Fragmento fuente:
──────────

Europa necesita un acicate que no se encuentra en las frases prefabricadas que emanan de think-tanks organizados por empresas o multinacionales. Antes de abordar la transformación social o la digitalización, para recuperar competitividad y dar respuesta a otras muchas cuestiones debemos regresar a lo primario: ¿en qué creemos? Quizás ese regreso permita plantearnos algunas cuestiones que ya se presentan ahora en los debates actuales, pero no en la forma correcta, lo que genera el rechazo de muchos electores.
¿Desde dónde tratar nuestra relación con el medio ambiente sino desde el campo? ¿Por qué no plantear el pretendido cambio del vigente modelo industrial fijando la vista sobre la reducción de las grandes propiedades empresariales y fomentando alternativamente el pequeño comercio local? ¿Y si estudiamos como favorecer ese pequeño comercio que llega más al ciudadano medio que no premiar a multinacionales por colocar carteles ecofriendly en las fachadas de sus oficinas? ¡Mejor aún! ¿Y si discutimos nuestra sociedad de consumo no desde la resiliencia sino desde el convencimiento y la creencia en que el ajustarse a cada momento rehuyendo del exceso es una virtud común que defender como sociedad?

──────────

Líneas proporcionadas:

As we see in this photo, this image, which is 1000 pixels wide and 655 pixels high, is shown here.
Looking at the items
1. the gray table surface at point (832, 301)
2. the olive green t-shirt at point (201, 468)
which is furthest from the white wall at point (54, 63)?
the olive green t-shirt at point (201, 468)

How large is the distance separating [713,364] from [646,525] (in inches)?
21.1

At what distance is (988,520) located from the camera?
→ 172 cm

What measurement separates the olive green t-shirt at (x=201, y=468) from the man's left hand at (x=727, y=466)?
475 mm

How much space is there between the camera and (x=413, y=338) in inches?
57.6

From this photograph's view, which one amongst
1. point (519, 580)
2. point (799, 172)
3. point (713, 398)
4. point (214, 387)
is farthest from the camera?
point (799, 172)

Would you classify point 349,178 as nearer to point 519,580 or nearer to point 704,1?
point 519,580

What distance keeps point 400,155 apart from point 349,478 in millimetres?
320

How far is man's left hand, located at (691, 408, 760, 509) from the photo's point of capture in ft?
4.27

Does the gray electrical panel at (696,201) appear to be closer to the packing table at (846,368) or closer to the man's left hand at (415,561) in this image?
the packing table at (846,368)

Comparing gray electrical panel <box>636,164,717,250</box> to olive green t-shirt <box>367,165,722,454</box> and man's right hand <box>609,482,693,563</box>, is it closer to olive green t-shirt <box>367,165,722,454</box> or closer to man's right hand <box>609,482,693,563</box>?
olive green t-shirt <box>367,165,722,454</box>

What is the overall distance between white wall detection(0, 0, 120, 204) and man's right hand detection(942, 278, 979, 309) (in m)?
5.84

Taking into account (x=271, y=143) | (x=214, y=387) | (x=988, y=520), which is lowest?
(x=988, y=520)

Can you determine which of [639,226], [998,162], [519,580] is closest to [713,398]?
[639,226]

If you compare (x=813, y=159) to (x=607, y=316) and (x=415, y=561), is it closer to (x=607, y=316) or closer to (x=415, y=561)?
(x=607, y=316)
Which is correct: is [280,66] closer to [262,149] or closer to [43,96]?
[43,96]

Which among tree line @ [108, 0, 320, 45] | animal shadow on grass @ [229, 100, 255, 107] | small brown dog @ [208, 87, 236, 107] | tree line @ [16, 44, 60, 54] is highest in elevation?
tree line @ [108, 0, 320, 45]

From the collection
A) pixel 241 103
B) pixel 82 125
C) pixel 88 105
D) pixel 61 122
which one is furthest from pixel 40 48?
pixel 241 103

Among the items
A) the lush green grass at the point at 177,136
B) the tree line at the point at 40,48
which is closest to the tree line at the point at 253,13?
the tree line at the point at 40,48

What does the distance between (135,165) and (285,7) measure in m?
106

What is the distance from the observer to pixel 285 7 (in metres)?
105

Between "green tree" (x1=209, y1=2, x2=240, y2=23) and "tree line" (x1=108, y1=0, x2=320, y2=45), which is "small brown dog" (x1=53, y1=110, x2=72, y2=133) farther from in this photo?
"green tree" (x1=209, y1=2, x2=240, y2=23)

──────────

Tareas del ejercicio:
1) En el fragmento sobre Europa, ¿de dónde emanan las frases prefabricadas en las que, según el autor, no se encuentra el acicate que Europa necesita?
2) Prosigue el fragmento sobre Europa y sus creencias a partir de su última oración.

Resultados por tarea:
1) De think-tanks organizados por empresas o multinacionales.

2)
Urge ocupar la ausencia de creencias que vive Europa, sin referirme aquí a fe religiosa – interesante también plantear esto pues relación tiene – y volver a gozar de algo en lo que creer de forma compartida que, al final, es el pegamento que todo proyecto común demanda. Dice Chesterton que «lo que uno cree depende de su filosofía y no del reloj del tiempo». Europa tiene que volver a dotarse de un fin y dar contenido al espacio ahora vacío de su filosofía, y hacer esto último sin tener tanto en cuenta la adaptación de sus ideales al mundo como, más bien, adaptar el mundo a sus ideales. La transformación más urgente es, en definitiva, la de Europa como proyecto que desea defender unas convicciones que no serán mejores por ser simplemente europeas, sino en función del fin que con ellas se persiga. Un fin que, espero, tenga que ver con el bien, la verdad y la belleza.